Nonprofits to provide eye screenings, eyeglasses to RPS students

Free Press wire reports | 11/10/2017, 6:58 a.m.
Students at Redd Elementary School in Richmond are the first to benefit from a new effort to ensure every city ...

Students at Redd Elementary School in Richmond are the first to benefit from a new effort to ensure every city student who needs glasses has them.

Over the next weeks and months, national nonprofits Conexus and Vision To Learn will provide free screenings to virtually every student in Richmond Public Schools, and expects to provide exams and eyeglasses to at least 7,000 students.

Richmond is the latest city to benefit from the work of the nonprofit, which has assisted in 200 cities across the country.

Gov. Terry McAuliffe and Richmond Mayor Levar M. Stoney announced the program last Friday at Redd Elementary, where they met with students who now have glasses.

During October, Redd’s 389 students were screened, with 104 receiving eye exams after potential vision problems turned up during the screenings. The result: 97 students were prescribed glasses, which were distributed during the visit by the mayor and governor.

Officials could not say why eyeglasses are such a big need in Richmond. Many of the students screened under the program are covered for eye exams and glasses through Medicaid and the Children’s Health Insurance Program.

Mayor Stoney strongly supports the initiative.

“If you can’t see, you can’t read.
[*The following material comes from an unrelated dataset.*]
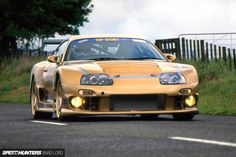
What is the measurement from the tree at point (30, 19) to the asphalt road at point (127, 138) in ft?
120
And if you can’t read, you can’t succeed,” he said.

“Richmond is grateful for this partnership and proud to be the first Virginia community in which every child, K-12, will be provided the glasses they need to achieve inside and outside of the classroom.”

Conexus, which is based in Chesterfield County, is providing the screenings, while Vision To Learn, based in California, is providing the follow-up eye exams and glasses if needed.

“As a longtime provider of vision screenings to students in Richmond, Conexus knows that thousands of RPS students need an eye exam and glasses. This partnership will help those students get the help they need,” said Roxane G. Gilmore, chair of the Conexus board and wife of former Gov. Jim Gilmore.

“We serve kids in more than 200 cities from Baltimore to Honolulu,” said Austin Beutner, Vision To Learn’s founder and board chair. “We’re delighted to add Richmond to the places we serve.”

The cost of the initiative is being covered with funding from the Chan Zuckerberg Initiative, the Eli and Edythe Broad Foundation, the Robins Foundation and the Richmond Community Foundation.

“Launching this program in Richmond is the first step toward ensuring that our students have all of the tools they need to succeed in the classroom,” Gov. McAuliffe said.

A state law that took effect July 1 allowed for nonprofit groups to provide the vision screenings required in public schools by the state Department of Education. Students’ vision must be tested in kindergarten, in second or third grade, and in seventh and 10th grade. The change allowed for the use of advanced screening technology available currently, officials said.

“Across the Commonwealth, an estimated 100,000 students lack eyeglasses,” Gov. McAuliffe said. “That’s why the work of organizations like Conexus and Vision To Learn is so critical. Through efforts like these, we can help thousands more students” learn and become prepared to play a positive role in the future.